***** Text segment *****
Continuing with the 2012 FDA report:
 
Continuing with the 2012 FDA report:
Omontys is a new erythropoiesis-stimulating agent (ESA) that aids in the formation of red blood cells. It works by stimulating the bone marrow to produce more red blood cells, usually measured as hemoglobin levels, to reduce the need for transfusions in patients with CKD. Omontys is administered as a once-a-month injection.
 
“Omontys represents the first new FDA-approved and marketed ESA for this condition since 2001,” said Richard Pazdur, M.D., director of the Office of Hematology and Oncology Products in the FDA’s Center for Drug Evaluation and Research. “This new drug offers patients and health care providers the convenience of receiving ESA therapy just once per month instead of more frequent injections.”
Two randomized, active-controlled, open-label, multi-center clinical trials demonstrated the safety and efficacy of Omontys in patients with CKD who were on dialysis. The trials randomly selected a total of 1,608 patients with hemoglobin levels initially stabilized by ESA to receive either Omontys once monthly or to continue their current ESA (epoetin) treatment. Results showed Omontys was as safe and effective as epoetin in maintaining hemoglobin levels within the studies’ pre-specified range of 10 to 12 grams per deciliter.
The most common side effects observed in 10 percent or more of dialysis patients treated with Omontys were diarrhea, vomiting, high blood pressure (hypertension) and joint, back, leg or arm pain (arthralgia).
***** Provided material *****
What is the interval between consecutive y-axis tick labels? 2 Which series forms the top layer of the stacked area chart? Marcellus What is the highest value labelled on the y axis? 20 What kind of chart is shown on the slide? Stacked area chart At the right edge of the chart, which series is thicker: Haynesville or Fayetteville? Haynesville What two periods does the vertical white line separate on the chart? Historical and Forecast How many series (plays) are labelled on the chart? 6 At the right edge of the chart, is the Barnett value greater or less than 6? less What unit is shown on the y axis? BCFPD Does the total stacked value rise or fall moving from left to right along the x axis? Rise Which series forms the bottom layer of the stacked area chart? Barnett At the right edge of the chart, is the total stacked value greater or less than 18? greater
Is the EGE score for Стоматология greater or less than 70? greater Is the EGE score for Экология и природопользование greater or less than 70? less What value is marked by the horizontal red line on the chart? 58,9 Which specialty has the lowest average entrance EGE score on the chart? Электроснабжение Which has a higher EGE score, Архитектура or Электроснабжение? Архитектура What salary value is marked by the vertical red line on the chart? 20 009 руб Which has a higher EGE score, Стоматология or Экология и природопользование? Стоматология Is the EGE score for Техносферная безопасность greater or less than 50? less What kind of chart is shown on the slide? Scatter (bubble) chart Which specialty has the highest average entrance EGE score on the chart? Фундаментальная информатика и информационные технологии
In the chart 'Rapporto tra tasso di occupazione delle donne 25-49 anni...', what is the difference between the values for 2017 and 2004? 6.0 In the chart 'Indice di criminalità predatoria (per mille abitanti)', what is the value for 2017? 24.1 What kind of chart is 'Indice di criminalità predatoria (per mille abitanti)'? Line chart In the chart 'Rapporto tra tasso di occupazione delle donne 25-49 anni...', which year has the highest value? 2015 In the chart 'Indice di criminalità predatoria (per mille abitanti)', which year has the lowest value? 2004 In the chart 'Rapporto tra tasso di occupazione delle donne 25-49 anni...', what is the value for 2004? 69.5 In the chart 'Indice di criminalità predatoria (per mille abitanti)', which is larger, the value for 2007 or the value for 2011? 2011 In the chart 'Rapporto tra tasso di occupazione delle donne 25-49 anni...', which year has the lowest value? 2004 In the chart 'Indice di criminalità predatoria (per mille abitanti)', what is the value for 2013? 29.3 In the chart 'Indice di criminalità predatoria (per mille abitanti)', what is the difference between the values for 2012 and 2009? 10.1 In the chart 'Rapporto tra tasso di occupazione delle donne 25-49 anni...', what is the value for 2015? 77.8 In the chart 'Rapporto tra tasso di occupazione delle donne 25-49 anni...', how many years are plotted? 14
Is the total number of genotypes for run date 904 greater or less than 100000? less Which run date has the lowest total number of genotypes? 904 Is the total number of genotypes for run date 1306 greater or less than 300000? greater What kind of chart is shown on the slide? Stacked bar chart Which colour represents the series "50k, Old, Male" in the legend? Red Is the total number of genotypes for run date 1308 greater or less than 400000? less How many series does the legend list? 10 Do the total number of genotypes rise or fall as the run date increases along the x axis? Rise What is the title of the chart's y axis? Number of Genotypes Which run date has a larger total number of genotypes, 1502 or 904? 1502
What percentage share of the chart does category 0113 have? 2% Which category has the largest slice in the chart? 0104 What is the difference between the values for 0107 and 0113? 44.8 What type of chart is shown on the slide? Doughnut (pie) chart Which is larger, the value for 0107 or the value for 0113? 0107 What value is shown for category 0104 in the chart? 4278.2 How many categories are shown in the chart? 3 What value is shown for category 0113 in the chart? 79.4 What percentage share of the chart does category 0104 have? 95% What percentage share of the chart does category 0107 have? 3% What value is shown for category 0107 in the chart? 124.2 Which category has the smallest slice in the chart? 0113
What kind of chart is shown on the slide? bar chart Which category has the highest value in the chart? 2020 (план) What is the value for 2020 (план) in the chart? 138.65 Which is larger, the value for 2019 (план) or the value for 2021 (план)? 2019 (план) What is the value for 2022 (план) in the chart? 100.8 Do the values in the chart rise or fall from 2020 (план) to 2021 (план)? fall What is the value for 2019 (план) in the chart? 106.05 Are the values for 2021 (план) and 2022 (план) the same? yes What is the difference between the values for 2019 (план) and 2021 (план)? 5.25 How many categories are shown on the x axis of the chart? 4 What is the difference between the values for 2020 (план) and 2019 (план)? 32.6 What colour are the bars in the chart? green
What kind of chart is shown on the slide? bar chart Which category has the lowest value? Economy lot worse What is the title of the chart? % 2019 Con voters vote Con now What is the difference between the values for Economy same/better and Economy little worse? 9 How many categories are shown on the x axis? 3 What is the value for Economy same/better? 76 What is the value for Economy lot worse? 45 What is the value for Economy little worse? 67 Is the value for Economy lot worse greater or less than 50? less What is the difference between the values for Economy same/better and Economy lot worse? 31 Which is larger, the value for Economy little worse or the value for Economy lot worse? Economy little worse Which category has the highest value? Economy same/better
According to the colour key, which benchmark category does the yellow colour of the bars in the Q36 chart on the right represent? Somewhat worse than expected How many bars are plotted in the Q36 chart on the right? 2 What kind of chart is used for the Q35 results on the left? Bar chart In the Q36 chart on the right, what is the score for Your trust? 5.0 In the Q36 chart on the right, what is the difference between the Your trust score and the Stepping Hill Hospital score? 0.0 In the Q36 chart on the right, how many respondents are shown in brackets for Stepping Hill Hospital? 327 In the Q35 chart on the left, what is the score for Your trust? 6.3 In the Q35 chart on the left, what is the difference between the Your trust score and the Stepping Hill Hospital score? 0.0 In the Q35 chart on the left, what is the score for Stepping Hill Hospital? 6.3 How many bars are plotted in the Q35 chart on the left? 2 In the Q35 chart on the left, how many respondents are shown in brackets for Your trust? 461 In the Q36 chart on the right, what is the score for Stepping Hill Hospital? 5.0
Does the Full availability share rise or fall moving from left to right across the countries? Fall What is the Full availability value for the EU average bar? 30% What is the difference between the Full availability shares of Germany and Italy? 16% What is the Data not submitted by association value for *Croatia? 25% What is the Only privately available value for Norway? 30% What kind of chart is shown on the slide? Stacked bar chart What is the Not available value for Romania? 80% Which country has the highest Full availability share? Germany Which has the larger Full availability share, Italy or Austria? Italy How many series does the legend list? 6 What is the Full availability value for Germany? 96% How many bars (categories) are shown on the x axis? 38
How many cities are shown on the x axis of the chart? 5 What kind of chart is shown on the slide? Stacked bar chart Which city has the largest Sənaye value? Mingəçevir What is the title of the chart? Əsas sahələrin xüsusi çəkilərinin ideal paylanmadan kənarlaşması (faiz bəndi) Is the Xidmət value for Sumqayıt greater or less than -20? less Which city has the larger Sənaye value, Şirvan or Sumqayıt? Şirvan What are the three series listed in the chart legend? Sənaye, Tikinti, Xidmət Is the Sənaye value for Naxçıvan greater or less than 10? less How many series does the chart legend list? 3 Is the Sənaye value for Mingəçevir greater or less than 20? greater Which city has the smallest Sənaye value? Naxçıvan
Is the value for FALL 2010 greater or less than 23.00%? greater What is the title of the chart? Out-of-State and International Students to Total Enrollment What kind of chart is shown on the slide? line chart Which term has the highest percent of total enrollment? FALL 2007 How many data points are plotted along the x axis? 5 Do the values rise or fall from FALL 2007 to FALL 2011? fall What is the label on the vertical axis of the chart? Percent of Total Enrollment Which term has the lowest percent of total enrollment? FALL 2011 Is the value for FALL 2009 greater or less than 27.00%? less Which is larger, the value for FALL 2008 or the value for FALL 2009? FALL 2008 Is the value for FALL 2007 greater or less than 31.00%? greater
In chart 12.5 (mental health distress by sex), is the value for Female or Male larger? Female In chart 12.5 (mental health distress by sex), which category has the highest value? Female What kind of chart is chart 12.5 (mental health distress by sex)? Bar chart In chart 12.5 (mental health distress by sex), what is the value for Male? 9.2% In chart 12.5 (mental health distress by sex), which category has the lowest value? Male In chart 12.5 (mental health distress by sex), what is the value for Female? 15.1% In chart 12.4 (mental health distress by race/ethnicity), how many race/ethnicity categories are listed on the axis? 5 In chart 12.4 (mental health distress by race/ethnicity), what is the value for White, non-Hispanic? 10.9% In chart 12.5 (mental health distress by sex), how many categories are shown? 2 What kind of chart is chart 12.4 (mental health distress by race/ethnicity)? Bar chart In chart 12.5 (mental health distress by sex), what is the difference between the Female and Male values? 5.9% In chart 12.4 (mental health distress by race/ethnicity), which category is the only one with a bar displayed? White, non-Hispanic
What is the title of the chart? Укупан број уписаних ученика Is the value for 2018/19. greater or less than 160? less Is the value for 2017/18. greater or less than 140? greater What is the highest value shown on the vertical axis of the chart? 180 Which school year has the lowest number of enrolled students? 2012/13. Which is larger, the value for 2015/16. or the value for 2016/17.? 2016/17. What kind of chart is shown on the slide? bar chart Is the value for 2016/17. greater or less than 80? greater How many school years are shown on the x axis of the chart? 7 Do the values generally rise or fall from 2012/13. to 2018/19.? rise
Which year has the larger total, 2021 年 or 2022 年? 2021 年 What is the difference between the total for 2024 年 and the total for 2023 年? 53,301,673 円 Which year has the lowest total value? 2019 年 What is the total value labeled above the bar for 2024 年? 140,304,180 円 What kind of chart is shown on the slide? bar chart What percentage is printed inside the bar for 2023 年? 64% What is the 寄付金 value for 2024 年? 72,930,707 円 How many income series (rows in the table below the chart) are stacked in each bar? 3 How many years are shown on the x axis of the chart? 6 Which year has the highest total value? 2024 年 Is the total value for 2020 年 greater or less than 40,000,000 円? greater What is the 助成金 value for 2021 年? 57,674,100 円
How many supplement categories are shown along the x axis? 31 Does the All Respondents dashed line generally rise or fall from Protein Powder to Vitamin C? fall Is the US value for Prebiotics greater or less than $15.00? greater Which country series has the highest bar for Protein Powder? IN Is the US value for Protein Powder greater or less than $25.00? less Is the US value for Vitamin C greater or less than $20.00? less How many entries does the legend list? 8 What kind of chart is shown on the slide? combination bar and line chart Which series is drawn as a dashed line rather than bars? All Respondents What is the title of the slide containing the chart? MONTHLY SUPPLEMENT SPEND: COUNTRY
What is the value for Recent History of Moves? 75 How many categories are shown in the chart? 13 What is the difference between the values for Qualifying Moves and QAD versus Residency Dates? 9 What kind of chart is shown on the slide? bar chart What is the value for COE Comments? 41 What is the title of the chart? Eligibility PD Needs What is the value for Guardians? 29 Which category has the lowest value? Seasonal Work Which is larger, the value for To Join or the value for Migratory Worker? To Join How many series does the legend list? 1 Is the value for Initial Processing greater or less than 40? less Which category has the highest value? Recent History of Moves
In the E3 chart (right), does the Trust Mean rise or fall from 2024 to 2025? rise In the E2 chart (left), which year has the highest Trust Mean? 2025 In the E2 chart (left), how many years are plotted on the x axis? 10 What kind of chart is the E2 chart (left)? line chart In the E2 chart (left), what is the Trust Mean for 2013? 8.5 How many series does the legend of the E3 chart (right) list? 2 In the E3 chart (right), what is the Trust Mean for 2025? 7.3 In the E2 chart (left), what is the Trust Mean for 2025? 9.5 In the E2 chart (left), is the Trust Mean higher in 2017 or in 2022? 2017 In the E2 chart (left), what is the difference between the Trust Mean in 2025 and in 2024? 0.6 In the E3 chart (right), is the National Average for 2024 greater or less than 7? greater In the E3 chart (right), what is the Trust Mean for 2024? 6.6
*****
_Task requirements_
A. Answer these questions using the Omontys text, one line per answer, marked as the questions are:
(i) How often is Omontys given?
(ii) How many patients in total did the two trials randomly select?
(iii) What hemoglobin range did the studies pre-specify?
B. Resume the Omontys text after its last sentence.

_Solved tasks_
A.
(i) Once a month, as an injection.
(ii) 1,608 patients.
(iii) 10 to 12 grams per deciliter.

B.
Omontys should not be used in patients with CKD who are not receiving dialysis or in patients with cancer–related anemia, according to the FDA-approved labeling. It also should not be used as a substitute for red blood cell transfusions in patients who require immediate correction of anemia. Omontys has not been shown to improve symptoms of anemia, physical functioning or health-related quality of life in patients with CKD on dialysis.
The FDA approved Omontys with a Risk Evaluation and Mitigation Strategy (REMS), which added safety measures consisting of educational elements for health care professionals and a requirement to assess drug use data.
 
Now fast forward to 2013, with the recall of this product. 
 Affymax, Inc. and Takeda Pharmaceutical Company Limited along with the U.S. Food and Drug Administration (FDA) are informing the public of a voluntary recall of all lots of OMONTYS® (peginesatide) Injection to the user level as a result of new postmarketing reports regarding serious hypersensitivity.
eactions, including anaphylaxis, which can be life-threatening or fatal.
 
To date, fatal reactions have been reported in approximately 0.02% of patients following the first dose of intravenous administration. The reported serious hypersensitivity reactions have occurred within 30 minutes after such administration of Omontys. There have been no reports of such reactions following subsequent dosing, or in patients who have completed their dialysis session. Since launch, more than 25,000 patients have received Omontys in the postmarketing setting.  The rate of overall hypersensitivity reactions reported is approximately 0.2% with approximately a third of these being serious in nature including anaphylaxis requiring prompt medical intervention and in some cases hospitalization.
BACKGROUND: Omontys (peginesatide) Injection is indicated for the treatment of anemia due to chronic kidney disease in adult patients on dialysis and is packaged in 10 mg and 20 mg Multi-dose vials:
  • 10mg Multi-dose Vials – NDC 64764-610-10  Lots C18685, C18881, C19258
  • 20mg Multi-dose vials – NDC 64764-620-20  Lots C18686, C18696
 
What is anaphylaxis? 
 

Anaphylaxis is a serious allergic reaction that is rapid in onset and may cause death. It typically causes a number of symptoms including an itchy rash, throat swelling, and lowblood pressure. Common causes include insect bites/stings, foods, and medications.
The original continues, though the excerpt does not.